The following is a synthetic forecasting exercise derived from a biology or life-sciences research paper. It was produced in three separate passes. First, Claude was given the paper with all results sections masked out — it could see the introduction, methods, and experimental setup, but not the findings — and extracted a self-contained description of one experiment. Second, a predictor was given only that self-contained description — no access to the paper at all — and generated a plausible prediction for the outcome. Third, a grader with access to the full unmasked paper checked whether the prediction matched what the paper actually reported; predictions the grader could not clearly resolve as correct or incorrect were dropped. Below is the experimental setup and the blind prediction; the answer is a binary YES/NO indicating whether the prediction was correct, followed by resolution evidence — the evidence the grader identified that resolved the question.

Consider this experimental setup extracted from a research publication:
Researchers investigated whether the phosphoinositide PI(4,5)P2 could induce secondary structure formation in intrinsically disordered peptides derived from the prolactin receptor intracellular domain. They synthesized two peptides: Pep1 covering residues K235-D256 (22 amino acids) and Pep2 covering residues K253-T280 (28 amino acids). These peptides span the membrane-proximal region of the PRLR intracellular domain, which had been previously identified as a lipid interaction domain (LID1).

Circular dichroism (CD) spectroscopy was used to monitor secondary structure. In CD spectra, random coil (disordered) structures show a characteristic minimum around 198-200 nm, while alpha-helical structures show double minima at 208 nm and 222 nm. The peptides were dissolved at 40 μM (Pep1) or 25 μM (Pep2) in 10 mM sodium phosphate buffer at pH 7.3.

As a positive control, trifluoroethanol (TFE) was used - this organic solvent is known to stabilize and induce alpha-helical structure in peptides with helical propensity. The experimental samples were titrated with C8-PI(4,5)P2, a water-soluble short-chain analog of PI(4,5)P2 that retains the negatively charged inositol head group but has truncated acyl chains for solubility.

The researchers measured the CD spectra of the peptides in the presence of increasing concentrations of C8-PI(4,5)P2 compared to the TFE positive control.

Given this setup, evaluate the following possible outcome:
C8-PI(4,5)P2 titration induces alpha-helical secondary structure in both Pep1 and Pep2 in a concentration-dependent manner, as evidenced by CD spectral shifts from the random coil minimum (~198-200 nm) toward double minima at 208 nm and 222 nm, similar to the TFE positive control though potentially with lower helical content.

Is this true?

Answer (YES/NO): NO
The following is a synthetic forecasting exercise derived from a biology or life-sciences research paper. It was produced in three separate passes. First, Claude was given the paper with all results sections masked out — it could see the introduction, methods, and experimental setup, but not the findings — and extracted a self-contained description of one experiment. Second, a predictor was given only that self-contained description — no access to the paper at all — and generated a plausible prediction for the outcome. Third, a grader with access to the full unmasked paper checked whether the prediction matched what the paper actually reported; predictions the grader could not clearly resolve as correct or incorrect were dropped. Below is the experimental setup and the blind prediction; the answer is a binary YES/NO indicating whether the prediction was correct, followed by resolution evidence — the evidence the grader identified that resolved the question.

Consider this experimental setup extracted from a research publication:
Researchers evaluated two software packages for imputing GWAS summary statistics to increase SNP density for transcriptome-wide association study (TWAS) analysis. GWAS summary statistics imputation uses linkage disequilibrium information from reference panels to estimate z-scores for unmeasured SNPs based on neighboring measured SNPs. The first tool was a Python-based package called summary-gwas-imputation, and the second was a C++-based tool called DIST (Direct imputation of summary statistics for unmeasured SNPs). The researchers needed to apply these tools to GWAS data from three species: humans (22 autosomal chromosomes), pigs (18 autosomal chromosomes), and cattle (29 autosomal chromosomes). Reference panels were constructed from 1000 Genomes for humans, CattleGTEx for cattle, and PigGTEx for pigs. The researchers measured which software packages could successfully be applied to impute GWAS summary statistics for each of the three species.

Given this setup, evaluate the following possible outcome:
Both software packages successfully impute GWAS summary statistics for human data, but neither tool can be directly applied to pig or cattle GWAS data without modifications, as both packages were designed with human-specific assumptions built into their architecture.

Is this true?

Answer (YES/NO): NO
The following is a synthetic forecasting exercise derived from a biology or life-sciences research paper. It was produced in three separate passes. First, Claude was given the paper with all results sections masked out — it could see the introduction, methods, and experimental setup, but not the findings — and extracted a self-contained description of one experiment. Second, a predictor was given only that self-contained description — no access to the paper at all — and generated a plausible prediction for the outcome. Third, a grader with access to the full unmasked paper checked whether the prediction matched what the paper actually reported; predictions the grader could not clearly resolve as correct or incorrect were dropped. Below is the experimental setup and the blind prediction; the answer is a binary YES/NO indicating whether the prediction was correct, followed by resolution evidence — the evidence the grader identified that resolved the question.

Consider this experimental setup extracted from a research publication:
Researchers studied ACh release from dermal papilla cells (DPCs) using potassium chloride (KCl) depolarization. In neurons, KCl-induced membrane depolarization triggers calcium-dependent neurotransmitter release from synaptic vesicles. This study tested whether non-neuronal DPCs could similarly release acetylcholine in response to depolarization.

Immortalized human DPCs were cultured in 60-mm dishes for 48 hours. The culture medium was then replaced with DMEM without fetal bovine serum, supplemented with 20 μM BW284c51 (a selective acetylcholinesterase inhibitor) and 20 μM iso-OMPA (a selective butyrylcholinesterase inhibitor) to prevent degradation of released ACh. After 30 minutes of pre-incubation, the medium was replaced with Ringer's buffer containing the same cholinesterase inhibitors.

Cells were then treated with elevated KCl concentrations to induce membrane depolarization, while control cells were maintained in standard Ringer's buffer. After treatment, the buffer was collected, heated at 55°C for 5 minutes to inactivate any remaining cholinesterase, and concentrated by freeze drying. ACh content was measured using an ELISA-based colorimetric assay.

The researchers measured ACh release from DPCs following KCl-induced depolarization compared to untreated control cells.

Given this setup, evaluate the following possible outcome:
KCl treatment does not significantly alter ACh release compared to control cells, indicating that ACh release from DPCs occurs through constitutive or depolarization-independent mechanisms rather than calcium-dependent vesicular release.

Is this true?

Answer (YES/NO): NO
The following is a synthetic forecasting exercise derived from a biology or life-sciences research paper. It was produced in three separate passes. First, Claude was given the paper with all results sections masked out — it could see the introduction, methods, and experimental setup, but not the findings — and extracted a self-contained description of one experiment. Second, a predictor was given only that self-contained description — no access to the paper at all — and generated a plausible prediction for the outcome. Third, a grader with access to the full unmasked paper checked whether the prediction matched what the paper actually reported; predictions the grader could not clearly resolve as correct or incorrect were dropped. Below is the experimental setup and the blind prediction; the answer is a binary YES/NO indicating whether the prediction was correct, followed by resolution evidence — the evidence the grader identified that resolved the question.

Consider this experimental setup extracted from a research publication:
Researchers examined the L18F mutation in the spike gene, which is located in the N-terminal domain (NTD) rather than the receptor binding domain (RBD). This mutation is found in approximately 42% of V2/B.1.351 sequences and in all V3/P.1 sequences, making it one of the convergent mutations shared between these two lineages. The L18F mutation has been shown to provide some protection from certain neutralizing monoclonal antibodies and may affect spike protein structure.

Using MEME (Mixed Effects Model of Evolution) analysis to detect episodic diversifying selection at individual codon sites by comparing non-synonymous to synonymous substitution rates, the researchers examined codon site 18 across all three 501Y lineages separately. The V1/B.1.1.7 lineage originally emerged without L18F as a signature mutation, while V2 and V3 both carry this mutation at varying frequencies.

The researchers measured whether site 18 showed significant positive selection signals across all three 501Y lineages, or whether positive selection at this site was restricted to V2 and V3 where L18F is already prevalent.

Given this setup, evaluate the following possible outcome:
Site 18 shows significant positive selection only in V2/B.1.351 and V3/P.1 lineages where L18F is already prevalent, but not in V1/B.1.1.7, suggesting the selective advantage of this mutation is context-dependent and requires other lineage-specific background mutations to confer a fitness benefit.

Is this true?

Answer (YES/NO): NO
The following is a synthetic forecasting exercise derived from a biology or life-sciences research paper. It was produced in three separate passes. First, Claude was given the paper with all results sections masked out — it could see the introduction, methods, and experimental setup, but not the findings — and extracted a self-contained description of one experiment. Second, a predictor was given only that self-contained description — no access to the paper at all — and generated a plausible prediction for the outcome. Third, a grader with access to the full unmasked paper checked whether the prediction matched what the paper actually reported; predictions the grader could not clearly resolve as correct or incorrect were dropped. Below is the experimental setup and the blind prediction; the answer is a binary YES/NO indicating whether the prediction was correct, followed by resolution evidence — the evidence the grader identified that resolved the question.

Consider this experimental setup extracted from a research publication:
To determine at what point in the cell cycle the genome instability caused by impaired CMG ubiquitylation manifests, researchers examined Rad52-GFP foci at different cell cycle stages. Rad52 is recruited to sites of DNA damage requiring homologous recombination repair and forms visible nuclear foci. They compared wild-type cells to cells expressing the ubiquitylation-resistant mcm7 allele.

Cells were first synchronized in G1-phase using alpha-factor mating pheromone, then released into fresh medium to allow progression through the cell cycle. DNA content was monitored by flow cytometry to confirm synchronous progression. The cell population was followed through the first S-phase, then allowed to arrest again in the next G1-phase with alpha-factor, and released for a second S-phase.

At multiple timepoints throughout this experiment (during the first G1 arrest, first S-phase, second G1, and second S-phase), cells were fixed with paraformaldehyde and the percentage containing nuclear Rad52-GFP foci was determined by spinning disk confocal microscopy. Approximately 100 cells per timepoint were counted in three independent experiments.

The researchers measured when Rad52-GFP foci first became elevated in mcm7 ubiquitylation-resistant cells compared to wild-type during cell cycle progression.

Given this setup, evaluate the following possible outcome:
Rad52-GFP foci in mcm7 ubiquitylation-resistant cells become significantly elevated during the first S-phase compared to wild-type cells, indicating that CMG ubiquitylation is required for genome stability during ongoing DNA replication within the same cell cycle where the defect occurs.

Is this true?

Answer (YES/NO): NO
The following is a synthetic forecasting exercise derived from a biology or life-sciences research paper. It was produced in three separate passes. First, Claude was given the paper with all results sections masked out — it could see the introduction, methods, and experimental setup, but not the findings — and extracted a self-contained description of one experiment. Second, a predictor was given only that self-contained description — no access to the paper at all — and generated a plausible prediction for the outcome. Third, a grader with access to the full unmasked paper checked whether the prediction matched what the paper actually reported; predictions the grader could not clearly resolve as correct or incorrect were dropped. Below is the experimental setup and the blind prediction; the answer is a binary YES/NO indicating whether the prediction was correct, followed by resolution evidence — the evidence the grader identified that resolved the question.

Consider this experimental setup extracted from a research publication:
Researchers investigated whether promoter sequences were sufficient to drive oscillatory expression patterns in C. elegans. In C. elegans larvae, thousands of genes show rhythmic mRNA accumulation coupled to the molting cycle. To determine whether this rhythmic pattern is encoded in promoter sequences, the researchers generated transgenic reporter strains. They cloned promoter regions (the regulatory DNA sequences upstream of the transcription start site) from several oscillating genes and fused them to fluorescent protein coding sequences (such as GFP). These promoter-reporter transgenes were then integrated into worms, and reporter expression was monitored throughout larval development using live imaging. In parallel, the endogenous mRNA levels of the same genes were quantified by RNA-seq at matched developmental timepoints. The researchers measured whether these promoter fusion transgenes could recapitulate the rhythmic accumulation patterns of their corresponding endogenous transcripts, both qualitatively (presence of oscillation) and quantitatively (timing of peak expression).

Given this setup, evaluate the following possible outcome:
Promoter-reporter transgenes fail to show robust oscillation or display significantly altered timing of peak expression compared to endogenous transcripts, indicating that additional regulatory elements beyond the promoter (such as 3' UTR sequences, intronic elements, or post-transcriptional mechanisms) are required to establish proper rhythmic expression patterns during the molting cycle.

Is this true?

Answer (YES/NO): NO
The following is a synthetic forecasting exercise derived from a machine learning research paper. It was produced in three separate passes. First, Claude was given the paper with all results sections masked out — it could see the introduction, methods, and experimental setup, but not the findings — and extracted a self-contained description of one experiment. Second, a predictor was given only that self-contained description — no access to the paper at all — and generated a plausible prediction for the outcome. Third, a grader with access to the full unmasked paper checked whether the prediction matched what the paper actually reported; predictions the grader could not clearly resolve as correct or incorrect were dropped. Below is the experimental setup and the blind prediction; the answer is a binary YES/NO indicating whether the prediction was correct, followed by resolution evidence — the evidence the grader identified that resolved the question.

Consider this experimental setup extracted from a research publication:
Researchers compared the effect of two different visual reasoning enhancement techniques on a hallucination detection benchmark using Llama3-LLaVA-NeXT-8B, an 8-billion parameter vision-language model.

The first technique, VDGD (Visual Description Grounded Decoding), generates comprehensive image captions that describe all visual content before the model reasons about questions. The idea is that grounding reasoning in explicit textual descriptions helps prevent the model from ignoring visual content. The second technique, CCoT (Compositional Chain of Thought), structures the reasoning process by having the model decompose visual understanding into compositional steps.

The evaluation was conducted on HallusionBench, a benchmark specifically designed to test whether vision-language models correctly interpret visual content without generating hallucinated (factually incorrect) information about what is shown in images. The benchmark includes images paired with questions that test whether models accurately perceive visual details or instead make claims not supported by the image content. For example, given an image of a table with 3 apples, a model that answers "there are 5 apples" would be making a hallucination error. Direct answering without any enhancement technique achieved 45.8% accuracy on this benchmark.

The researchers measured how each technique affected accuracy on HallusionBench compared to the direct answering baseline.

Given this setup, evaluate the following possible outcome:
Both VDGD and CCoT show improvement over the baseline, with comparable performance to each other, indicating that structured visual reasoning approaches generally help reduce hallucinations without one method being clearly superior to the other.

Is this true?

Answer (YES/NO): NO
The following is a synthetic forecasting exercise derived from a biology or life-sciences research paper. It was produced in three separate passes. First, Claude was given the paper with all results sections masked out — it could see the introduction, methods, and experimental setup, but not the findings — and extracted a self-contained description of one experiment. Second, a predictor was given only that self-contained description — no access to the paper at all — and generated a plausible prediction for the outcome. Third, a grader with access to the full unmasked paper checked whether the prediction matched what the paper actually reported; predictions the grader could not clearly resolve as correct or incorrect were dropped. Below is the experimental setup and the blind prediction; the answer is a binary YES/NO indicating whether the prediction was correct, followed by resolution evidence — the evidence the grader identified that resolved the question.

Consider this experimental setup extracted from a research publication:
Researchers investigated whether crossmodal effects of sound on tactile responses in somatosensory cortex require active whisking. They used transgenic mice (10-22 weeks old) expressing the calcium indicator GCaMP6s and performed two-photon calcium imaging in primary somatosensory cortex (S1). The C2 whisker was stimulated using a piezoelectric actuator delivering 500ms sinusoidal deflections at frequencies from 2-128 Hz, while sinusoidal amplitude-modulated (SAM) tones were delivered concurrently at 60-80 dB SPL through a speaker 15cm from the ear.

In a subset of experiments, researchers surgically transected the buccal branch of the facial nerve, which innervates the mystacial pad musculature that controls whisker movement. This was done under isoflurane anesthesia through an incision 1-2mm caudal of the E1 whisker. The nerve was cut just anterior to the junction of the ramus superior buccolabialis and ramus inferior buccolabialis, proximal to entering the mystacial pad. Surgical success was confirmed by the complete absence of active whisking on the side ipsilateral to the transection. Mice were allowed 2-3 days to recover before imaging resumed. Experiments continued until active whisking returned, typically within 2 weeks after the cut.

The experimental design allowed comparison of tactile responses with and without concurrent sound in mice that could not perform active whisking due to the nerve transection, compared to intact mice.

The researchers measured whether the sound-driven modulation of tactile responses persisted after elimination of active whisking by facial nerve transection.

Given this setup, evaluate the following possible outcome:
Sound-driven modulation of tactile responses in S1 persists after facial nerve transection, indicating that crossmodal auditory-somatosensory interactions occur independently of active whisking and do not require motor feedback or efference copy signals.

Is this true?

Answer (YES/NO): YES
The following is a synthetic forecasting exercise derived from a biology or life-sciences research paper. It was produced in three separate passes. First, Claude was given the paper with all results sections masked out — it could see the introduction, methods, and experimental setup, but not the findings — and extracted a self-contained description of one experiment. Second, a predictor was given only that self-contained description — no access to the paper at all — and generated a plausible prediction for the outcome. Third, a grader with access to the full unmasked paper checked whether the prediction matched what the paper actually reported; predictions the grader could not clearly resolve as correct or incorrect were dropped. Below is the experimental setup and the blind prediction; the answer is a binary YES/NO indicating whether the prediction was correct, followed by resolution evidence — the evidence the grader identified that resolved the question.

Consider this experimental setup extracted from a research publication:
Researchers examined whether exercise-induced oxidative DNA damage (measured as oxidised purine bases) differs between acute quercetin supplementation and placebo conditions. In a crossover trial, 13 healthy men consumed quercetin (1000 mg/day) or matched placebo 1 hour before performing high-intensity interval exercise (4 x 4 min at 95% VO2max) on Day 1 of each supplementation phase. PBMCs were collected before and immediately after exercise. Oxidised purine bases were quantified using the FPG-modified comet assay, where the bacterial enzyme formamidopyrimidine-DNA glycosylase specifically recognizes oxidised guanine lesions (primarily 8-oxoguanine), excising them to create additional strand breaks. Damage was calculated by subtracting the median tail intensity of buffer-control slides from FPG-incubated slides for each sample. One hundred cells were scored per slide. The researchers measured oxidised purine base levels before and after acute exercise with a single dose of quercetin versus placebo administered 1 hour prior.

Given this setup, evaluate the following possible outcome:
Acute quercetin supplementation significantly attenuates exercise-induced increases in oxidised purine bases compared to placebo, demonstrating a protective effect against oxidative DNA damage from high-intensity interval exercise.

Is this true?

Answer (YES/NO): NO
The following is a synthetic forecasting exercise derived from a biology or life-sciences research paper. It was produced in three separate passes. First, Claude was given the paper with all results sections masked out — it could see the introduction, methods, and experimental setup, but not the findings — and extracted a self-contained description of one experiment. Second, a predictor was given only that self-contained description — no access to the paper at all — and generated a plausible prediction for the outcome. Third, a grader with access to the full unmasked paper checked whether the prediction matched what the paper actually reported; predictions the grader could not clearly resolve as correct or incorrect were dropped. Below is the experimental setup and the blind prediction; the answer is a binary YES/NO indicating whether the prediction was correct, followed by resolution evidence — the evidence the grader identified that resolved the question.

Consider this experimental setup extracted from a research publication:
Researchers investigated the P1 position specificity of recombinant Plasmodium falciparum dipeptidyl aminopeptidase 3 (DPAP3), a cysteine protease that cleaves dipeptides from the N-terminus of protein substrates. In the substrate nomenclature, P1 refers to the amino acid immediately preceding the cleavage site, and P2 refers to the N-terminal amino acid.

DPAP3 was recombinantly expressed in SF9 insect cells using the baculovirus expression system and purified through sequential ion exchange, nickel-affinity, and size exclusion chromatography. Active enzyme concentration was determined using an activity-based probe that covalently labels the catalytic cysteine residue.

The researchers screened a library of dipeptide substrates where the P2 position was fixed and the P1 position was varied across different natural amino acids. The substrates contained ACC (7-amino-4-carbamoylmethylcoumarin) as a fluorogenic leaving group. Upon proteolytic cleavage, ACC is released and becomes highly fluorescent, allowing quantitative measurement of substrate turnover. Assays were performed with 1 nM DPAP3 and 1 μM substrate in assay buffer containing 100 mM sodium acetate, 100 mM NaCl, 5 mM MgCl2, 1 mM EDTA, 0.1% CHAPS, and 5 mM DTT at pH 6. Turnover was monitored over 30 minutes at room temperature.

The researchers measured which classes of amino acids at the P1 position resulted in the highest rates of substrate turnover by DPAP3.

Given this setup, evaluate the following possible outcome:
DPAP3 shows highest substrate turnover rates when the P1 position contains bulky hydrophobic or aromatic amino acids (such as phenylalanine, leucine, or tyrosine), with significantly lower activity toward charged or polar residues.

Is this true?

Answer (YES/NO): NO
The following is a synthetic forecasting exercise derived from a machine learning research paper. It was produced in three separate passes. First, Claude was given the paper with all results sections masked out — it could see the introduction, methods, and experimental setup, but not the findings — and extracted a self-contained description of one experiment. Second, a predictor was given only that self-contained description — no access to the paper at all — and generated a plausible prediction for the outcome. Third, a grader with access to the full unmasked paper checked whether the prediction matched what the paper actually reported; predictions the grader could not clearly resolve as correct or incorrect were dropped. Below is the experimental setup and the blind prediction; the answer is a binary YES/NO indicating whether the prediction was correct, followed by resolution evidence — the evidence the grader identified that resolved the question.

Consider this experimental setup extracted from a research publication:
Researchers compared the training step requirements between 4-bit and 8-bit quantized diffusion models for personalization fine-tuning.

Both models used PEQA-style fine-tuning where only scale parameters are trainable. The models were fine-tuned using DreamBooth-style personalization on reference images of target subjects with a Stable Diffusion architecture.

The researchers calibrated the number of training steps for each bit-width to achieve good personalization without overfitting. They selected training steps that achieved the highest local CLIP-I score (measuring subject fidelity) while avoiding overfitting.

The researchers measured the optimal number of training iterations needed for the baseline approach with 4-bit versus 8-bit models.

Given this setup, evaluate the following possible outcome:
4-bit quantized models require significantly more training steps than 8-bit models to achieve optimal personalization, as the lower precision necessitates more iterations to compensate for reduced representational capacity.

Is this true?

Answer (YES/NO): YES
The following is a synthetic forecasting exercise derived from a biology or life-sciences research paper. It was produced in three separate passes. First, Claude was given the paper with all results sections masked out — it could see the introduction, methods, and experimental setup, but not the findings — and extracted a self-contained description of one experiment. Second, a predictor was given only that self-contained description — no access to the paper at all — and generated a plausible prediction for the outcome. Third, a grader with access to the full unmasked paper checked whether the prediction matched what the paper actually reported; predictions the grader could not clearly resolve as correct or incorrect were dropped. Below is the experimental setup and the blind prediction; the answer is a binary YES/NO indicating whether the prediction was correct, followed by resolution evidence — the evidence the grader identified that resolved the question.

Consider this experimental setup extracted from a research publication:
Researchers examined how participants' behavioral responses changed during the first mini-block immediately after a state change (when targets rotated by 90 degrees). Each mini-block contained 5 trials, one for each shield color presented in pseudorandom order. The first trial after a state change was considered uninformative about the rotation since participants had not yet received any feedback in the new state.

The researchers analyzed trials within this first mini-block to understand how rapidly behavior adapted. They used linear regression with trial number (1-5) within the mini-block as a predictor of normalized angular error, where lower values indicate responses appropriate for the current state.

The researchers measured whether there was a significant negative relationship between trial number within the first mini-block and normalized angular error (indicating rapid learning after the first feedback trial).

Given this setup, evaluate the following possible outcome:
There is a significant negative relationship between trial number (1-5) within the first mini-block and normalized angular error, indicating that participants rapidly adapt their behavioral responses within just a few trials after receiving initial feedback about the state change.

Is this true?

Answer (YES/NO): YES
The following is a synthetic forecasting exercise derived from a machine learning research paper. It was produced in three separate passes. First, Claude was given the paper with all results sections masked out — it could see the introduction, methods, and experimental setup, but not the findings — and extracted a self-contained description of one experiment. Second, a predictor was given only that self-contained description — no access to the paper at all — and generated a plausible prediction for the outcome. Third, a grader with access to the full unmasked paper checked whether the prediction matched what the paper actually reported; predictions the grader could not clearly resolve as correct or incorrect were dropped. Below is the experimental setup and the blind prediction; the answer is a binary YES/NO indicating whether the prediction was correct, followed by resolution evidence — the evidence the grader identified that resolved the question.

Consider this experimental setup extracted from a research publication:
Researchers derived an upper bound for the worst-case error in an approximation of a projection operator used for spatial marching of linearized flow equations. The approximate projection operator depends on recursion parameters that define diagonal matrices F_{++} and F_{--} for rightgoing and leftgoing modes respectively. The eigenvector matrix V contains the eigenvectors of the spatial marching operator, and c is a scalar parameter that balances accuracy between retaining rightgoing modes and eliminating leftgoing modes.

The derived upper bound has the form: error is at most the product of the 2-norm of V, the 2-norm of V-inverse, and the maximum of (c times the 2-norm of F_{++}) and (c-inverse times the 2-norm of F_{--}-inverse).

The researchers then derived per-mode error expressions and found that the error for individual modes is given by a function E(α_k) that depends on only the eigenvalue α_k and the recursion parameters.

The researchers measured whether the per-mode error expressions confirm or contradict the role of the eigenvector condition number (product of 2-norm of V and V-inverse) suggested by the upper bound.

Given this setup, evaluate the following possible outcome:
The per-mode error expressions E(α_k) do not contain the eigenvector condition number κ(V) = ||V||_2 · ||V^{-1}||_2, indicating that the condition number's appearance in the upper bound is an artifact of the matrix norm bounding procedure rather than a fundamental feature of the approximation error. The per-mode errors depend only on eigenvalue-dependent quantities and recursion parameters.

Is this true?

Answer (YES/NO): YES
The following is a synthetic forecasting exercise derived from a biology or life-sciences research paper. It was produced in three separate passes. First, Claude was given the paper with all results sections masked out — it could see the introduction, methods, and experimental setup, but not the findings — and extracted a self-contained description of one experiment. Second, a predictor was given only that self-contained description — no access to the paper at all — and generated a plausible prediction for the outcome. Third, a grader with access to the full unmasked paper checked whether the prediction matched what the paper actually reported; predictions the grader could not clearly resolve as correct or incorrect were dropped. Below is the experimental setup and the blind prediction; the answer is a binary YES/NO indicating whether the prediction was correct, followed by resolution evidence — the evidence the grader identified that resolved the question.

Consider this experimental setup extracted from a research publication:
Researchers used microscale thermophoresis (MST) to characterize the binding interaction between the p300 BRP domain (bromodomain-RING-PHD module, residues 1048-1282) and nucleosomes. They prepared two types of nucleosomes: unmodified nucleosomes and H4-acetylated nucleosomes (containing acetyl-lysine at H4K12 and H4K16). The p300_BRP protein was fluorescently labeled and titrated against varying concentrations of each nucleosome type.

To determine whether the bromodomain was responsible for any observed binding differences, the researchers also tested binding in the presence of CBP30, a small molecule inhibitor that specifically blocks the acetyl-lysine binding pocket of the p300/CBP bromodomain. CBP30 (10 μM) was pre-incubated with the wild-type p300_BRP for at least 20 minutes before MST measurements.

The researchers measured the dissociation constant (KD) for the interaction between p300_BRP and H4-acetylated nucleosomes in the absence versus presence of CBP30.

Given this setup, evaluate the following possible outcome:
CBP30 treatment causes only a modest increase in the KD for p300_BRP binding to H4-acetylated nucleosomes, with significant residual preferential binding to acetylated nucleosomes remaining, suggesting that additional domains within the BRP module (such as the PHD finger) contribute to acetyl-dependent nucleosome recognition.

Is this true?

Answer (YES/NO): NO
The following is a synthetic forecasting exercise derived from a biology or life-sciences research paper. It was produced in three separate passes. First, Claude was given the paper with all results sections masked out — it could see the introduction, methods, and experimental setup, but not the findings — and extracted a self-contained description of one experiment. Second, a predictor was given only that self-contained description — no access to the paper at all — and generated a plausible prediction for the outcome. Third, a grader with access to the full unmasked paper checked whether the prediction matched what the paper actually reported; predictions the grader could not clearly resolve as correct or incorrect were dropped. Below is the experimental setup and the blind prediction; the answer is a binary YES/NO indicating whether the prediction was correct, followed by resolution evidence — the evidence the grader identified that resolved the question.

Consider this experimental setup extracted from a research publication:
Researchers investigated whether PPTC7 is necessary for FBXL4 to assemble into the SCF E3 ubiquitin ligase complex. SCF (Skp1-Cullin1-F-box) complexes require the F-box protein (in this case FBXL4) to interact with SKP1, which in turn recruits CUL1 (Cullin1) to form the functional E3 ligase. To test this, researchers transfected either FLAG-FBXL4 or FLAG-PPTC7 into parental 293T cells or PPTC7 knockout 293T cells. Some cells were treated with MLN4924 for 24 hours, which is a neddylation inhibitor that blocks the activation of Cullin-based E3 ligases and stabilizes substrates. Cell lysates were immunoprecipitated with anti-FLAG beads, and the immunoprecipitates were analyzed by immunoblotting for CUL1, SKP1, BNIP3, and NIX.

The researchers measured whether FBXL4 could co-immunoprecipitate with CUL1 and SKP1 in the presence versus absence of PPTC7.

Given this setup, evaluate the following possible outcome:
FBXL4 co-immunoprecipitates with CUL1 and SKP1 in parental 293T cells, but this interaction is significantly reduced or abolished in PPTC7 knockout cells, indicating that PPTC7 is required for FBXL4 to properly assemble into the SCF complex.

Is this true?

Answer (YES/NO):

Task to carry out –
Whenever a line in the entries holds the word "quantized", copy that line.

Solution to the exercise –
Researchers compared the training step requirements between 4-bit and 8-bit quantized diffusion models for personalization fine-tuning.
4-bit quantized models require significantly more training steps than 8-bit models to achieve optimal personalization, as the lower precision necessitates more iterations to compensate for reduced representational capacity.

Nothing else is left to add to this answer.